Customs seeks big brother powers


A proposal giving New Zealand Customs powers to compel anyone to provide passwords and encryption keys to their electronic devices is another step towards a surveillance society and should be strongly resisted, Labour’s ICT spokesperson Clare Curran said today.

“There are existing powers in search and surveillance law and other legislation which provide compulsion to disclose a password if someone passes through Customs and is under suspicion.

“This is another example of New Zealand falling into line with its five eyes partners, the US, Australia, Canada and the UK and is another step towards the erosion of civil liberties and privacy.

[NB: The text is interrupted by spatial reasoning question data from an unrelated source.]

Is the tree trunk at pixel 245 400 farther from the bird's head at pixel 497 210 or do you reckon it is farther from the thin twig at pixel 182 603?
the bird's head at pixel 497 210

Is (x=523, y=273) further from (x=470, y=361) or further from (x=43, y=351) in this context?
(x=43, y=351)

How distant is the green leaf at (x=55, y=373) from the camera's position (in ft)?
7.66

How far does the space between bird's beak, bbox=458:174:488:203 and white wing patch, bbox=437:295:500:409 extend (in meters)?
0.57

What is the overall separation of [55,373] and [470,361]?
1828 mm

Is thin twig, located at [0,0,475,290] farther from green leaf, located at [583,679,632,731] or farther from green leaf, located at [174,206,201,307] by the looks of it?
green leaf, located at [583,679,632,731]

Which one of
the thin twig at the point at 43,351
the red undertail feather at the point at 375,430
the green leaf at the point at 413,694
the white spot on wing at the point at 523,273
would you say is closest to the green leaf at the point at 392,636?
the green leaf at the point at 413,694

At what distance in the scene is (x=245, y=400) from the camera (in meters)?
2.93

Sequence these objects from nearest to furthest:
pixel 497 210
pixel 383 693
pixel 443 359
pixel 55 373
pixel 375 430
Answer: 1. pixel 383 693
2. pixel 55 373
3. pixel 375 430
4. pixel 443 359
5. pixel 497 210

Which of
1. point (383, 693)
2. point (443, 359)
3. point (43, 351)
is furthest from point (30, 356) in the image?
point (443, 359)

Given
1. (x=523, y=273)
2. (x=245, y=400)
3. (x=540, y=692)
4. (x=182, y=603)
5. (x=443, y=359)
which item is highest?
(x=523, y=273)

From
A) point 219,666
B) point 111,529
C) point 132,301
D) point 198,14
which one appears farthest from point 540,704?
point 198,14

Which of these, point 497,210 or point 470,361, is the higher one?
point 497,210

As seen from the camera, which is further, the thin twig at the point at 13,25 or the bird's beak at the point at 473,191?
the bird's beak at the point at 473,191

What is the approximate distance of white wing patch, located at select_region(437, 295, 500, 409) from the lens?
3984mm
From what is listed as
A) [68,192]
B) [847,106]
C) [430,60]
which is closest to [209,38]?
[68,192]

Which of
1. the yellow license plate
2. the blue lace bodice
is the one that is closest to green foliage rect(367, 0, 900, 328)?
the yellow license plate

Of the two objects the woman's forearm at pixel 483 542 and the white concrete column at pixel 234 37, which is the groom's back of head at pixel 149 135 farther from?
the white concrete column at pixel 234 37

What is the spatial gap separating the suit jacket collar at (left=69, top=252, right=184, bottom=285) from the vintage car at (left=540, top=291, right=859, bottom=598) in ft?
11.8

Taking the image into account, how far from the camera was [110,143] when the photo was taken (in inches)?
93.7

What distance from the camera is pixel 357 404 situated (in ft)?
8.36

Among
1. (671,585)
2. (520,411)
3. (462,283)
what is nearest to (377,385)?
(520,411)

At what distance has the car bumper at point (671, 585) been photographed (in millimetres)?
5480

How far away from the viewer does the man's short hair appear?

“It’s also a disturbing new piece of evidence that encryption as a business model is under threat.

“In January, UK Prime Minister David Cameron’s suggestion that a new Tory government would ban messaging apps that use encryption was described by the international tech industry and security experts as ‘living in cloud cuckoo land’ with a massive detrimental effect on the IT industry.

“In New Zealand it could lead to stifling innovation of new businesses which provide encryption services and even dissuade people from travelling to a country with such draconian laws,“ says Clare Curran.

“It is over the top and unwarranted. If the law already provides for the requirement to provide passwords and encryption keys when someone is under suspicion. Why does Customs need wholesale powers to compel all travellers?”